La decisión se produce luego de lo que el mandatario calificó como conversaciones “productivas” con Teherán, pese a que días antes había amenazado con acciones militares si Irán no reabría el estrecho de Ormuz en un plazo de 48 horas. Esta vía marítima es clave para el suministro global de hidrocarburos.
En un mensaje difundido en su red Truth Social, Trump explicó que, basado en el tono de los contactos diplomáticos en curso, ordenó suspender cualquier ofensiva contra instalaciones eléctricas y energéticas iraníes mientras continúan las negociaciones durante la semana.
El anuncio llegó pocas horas antes de la apertura de Wall Street, tras jornadas marcadas por fuertes caídas en bolsas de Europa y Asia, así como un alza en los precios del petróleo.

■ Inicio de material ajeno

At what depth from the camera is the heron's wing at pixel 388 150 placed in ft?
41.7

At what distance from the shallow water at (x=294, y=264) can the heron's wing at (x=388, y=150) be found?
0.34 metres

La reacción de los mercados fue inmediata: tanto el crudo como los índices bursátiles moderaron su volatilidad tras conocerse la decisión.
El conflicto se intensificó luego de que Irán cerrara de facto el estrecho de Ormuz en respuesta a ataques lanzados el pasado 28 de febrero por Estados Unidos e Israel, en los que murieron altos cargos iraníes, incluido el líder supremo, Alí Jamenei.
Tras el ultimátum estadounidense, Teherán mantuvo una postura desafiante y advirtió sobre posibles represalias contra infraestructuras clave en el Golfo Pérsico, incluyendo instalaciones energéticas y plantas desalinizadoras.
Aunque Trump no ofreció detalles concretos sobre el alcance de las nuevas gestiones diplomáticas, el cambio de postura abre una ventana para una posible desescalada, en un contexto donde ambas naciones habían sostenido previamente conversaciones indirectas sobre el acuerdo nuclear con mediación de Omán.